| PROVIDED DATA |
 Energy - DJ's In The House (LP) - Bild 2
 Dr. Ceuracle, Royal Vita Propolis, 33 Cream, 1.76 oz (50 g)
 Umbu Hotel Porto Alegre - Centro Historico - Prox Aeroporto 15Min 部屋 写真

...

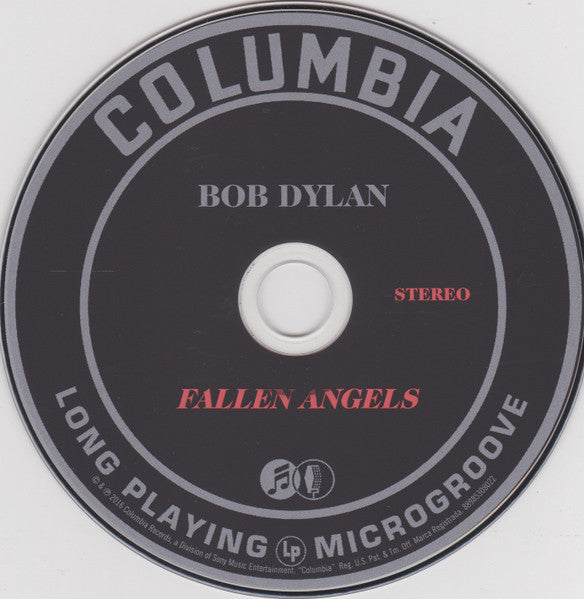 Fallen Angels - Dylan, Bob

--

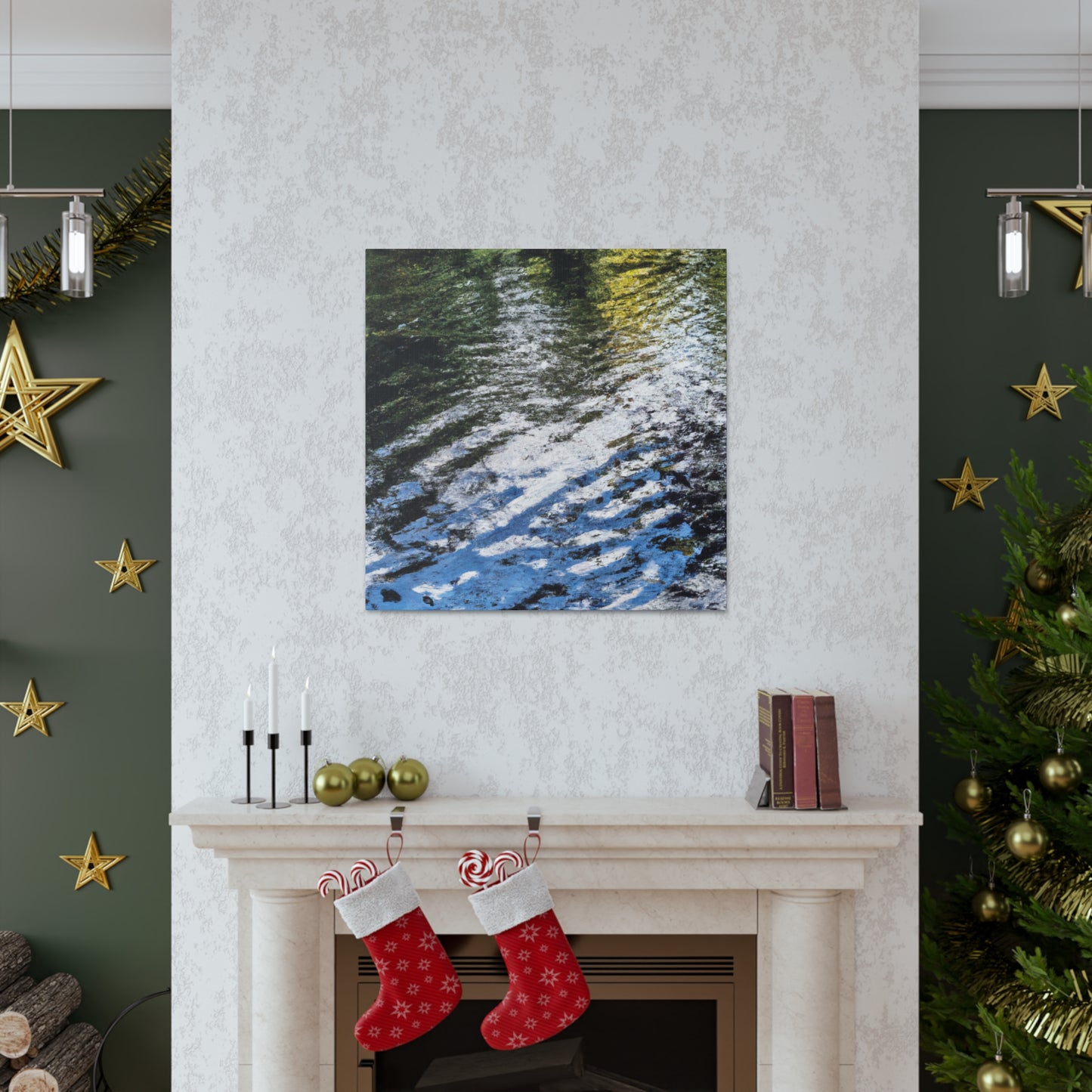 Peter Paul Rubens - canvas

| EXERCISE PROMPT |
Extract from the listing above the lines between the line containing "Dr. Ceuracle, Royal" and the line containing "Umbu Hotel Porto", keeping both of those lines. Output nothing else.

| ANSWER BELOW |
 Dr. Ceuracle, Royal Vita Propolis, 33 Cream, 1.76 oz (50 g)
 Umbu Hotel Porto Alegre - Centro Historico - Prox Aeroporto 15Min 部屋 写真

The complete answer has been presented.